Parlare in nome del popolo è pericoloso: Robespierre, l’incorruttibile e il tiranno

Negli ultimi giorni ho letto l’ultimo libro di Marcel Gauchet, Robespierre. L’incorruttibile e il tiranno (Milano, Donzelli, 2019), che consiglio caldamente. Che senso ha oggi occuparsi ancora di Robespierre? La risposta può sembrare banale, ma non lo è: si tratta di un personaggio che ancora divide tanto gli storici quanto il vasto pubblico (il titolo originale del libro parla chiaro: Robespierre, l’homme qui nous divise le plus, Gallimard, 2018). Per alcuni è l’unico vero emblema della Rivoluzione dei “Diritti dell’uomo”, per altri è semplicemente un tiranno, un criminale, un mostro per i mezzi impiegati durante il Terrore. Come raccordare allora queste due immagini opposte che la storia gli riconosce? Non è una domanda oziosa, perché si tratta di spiegare come una Rivoluzione scaturita da un ideale positivo, dal bisogno di riappropriarsi di quei diritti ritenuti “naturali” dell’uomo, sia sfociata nella prima dittatura assembleare della storia, in un regime che ha messo a morte sistematicamente gli oppositori politici, “i nemici del popolo”.
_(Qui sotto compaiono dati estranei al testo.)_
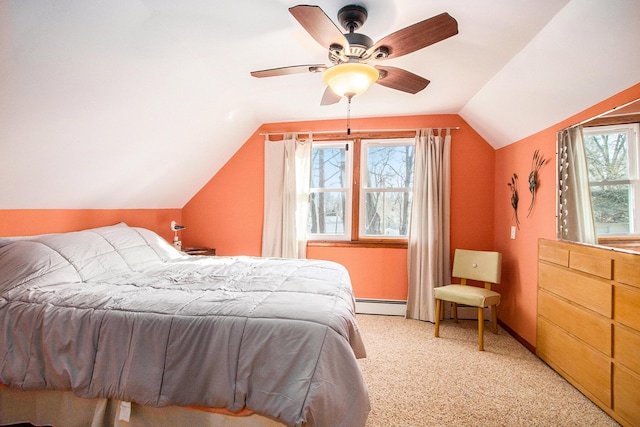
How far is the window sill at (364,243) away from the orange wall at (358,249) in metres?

Gauchet non va alla ricerca di motivazioni psicologiche nell’infanzia e nel passato pre-rivoluzionario da piccolo notabile di provincia di Robespierre, ma ne analizza la parabola politica attraverso i numerosi scritti e discorsi prodotti durante quel primo lustro della Rivoluzione che segna dapprima la sua ascesa repentina, poi la sua caduta violenta. Ciò che colpisce è proprio il fatto che sembrano esistere due Robespierre: il primo, l’Incorruttibile, il difensore intransigente della “Dichiarazione dei diritti dell’uomo”, oratore appassionato, per certi versi “liberale” nelle sue lotte per la libertà di stampa e contro la pena di morte; un Robespierre che non ha nulla del trascinatore e del demagogo. Il secondo Robespierre è il Tiranno, il “terrorista”, colui che prima giustifica i massacri di settembre, poi spinge per la decapitazione del sovrano e infine, una volta entrato al Comitato di salute pubblica, diviene il protagonista della politica del Terrore.
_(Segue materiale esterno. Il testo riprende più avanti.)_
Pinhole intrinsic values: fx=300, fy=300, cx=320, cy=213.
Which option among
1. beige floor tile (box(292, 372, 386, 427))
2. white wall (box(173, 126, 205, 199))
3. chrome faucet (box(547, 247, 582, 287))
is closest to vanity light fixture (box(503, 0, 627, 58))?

Quando e come è avvenuto il passaggio dal primo al secondo Robespierre? In quella che secondo me è la parte più bella e interessante del libro, Gauchet dà una risposta che fornisce elementi di riflessione che vanno al di là del caso specifico: il mutamento, la svolta nel suo pensiero avviene nel momento in cui, nella primavera del 1792 (durante la polemica con Brissot sulla guerra) si consuma l’identificazione totale di Robespierre con il popolo. Certo, già prima di quel momento aveva idealizzato il popolo, ne aveva tratteggiato un’immagine idilliaca ritenendolo portatore di virtù (in quanto costituito da poveri, in opposizione alla corruzione dei ricchi), ma si era sempre premurato di affermare di non farne parte.
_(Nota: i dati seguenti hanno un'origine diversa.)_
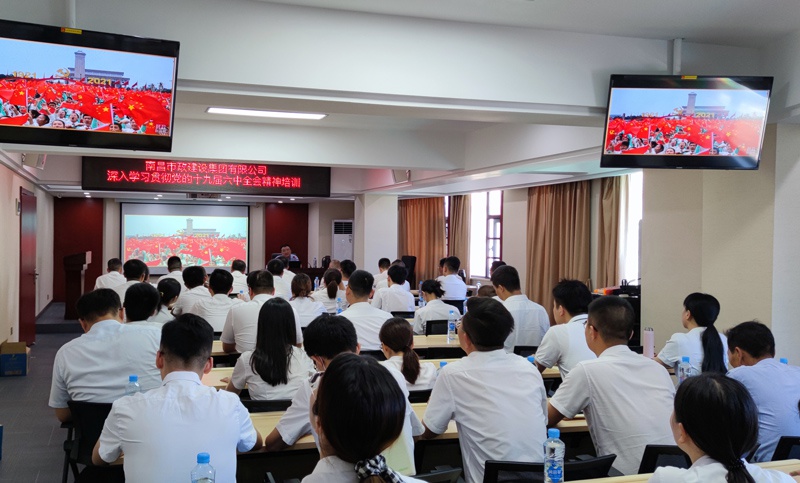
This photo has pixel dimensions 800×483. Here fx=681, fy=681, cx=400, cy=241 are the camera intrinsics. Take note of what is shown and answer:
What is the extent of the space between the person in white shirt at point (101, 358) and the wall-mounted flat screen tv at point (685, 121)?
3.20 meters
Dalla primavera del 1792, invece, avviene l’identificazione di Robespierre con questo popolo idealizzato e virtuoso, attraverso una retorica basata sull’autocelebrazione, l’autogiustificazione, l’esaltazione di sé stesso, nella quale causa personale e interesse pubblico finiscono per coincidere; «una sorta di espansione dell’io mediante una sua proiezione e dissoluzione in una dimensione più vasta». Sembra quasi di veder descritti certi personaggi “populisti” dell’attuale politica mondiale.
Ma non cadiamo nelle facili analogie storiche: la differenza a mio parere (e credo anche a parere di Gauchet) sta nel fatto che Robespierre spersonalizza sé stesso nell’ideale dell’interesse generale e al di fuori di immediate motivazioni egoistiche; si identifica a tal punto nella causa della Rivoluzione (o meglio, di come lui intende la Rivoluzione) da perdere di vista sé stesso e anche la realtà dei fatti. Lo fa in maniera totale e sincera, esclusivamente in nome dell’ideale rivoluzionario. Ciò non significa ovviamente che un tale meccanismo sia meno pericoloso, anzi. Quando qualcuno parla in nome del popolo e dice di agire in nome del popolo c’è sempre da drizzare le antenne, non dimentichiamolo.